### CONSEGNA
Per favore, riprendi il testo sulla libera circolazione delle persone con l'UE e proseguilo dopo la sua ultima frase.

### TESTO DA LEGGERE
====
La crisi del coronavirus l’ha dimostrato: le frontiere incontrollate sono pericolose! A causa della libera circolazione delle persone con l’UE, la Svizzera ne è stata colpita in modo particolarmente grave! Un esempio sconvolgente. A fine gennaio 2020, l’epidemia è scoppiata in maniera vertiginosa in Cina. 14 giorni più tardi ha raggiunto il Nord Italia (Lombardia). Pochi giorni dopo, la gravità della pandemia era conclamata. Considerando i 76’000 frontalieri che ogni giorno entrano dalla Lombardia, i politici e le politiche ticinesi, Chiesa e Marchesi in primis, hanno subito chiesto di chiudere le frontiere! Ma il Consiglio federale, succube dell’UE, non ha voluto ascoltarli. Solo un mese più tardi, dopo che tutti i paesi vicini avevano chiuso le frontiere, il Consiglio federale ha dato seguito a questo appello ma, purtroppo, con colpevole ritardo. La Svizzera, che conta circa 360’000 frontalieri che ogni giorno varcano i suoi confini, è diventata il paese che proporzionalmente ha pagato il tributo maggiore in termini di contagiati. Un triste record. La globalizzazione è alle corde.  La Svizzera deve trarne insegnamento e riprendere il controllo delle proprie frontiere!

Conclusione: abroghiamo la libera circolazione delle persone con l’UE!
SÌ all’iniziativa per la limitazione

3.

Stiamo stretti
Frontalieri, sì ma…

Sull’onda della crisi del coronavirus, veicolato anche grazie alla mobilità tra le regioni contagiate da dove provenivano i frontalieri, è emerso chiaramene che la Svizzera ha trascurato la sua autosufficienza – per esempio nel personale di cura. Nessuno può essere ritenuto responsabile di questo. Ma se si può trarre un insegnamento da questa emergenza è proprio quello che le professioni nel ramo infermieristico e delle cure agli anziani devono essere rese più attrattive per i residenti e la Svizzera deve formare i propri operatori sanitari! La dipendenza dai paesi UE deve essere assolutamente ridotta! Anche nell’artigianato!

In questo modo accresceremo la nostra indipendenza, la sicurezza dell’approvvigionamento e, in situazioni d’emergenza, assicureremo anche alle nostre frontiere un controllo più efficiente. Per la protezione delle cittadine e dei cittadini della Svizzera!
====
### DATI MOSTRATI
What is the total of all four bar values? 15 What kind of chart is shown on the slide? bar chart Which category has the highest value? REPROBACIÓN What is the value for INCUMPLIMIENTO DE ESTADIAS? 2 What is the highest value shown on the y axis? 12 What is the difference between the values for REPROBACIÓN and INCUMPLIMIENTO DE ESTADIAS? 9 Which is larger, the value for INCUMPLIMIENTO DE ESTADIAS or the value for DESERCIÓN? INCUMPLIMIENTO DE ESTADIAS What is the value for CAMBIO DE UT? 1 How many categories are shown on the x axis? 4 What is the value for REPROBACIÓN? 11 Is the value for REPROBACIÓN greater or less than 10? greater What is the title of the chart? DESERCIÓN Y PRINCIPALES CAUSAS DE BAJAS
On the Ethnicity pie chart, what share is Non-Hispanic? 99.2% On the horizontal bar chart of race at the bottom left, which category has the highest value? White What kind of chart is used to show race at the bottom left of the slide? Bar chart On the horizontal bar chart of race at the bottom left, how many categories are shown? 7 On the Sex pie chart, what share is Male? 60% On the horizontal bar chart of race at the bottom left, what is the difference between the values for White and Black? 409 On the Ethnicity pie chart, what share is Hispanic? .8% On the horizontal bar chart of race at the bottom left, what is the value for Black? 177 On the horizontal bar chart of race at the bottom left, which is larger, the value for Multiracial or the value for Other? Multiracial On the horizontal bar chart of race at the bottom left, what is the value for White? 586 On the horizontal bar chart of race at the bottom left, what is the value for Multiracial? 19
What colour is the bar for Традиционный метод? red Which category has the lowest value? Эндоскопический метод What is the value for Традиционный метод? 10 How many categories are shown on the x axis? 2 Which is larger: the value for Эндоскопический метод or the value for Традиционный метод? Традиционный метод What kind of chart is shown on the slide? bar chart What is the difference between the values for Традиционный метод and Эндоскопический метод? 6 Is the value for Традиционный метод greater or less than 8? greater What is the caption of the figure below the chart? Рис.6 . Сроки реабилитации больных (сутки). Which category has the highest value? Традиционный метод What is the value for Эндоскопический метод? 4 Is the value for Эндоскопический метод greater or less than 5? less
====
### RISPOSTA
Conclusione: fermiamo l’immigrazione incontrollata
SÌ all’iniziativa per la limitazione

4.

Stiamo stretti
Il boomerang: «Manodopera UE qualificata» disoccupata

A seguito dell’epidemia di coronavirus, in Svizzera emerge il fardello che gli eccessivi immigranti dall’UE costituiscono per l’economia svizzera e per le istituzioni sociali. Molto drammatico, per esempio, nella gastronomia e nell’albergheria. Nello spazio di poche ore, tutti i ristoranti hanno dovuto chiudere, gli alberghi pure. Ma adesso, migliaia di lavoratrici e lavoratori UE sono a lavoro ridotto o in disoccupazione con diritto alle prestazioni, a prescindere da quanto tempo hanno versato i premi alle istituzioni sociali svizzere.

Le professioni della ristorazione e dell’albergheria devono essere rese più attrattive e la Svizzera deve rapidamente formare i propri operatori nel ramo! Ciò è più vantaggioso e sostenibile dell’attuale situazione. In questo modo accresceremo la nostra indipendenza, la sicurezza dell’approvvigionamento e, in situazioni d’emergenza, assicureremo anche alle nostre frontiere un più efficiente controllo. Per la protezione delle cittadine e dei cittadini della Svizzera!

Conclusione: abroghiamo la libera circolazione delle persone con l’UE!
SÌ all’iniziativa per la limitazione

5.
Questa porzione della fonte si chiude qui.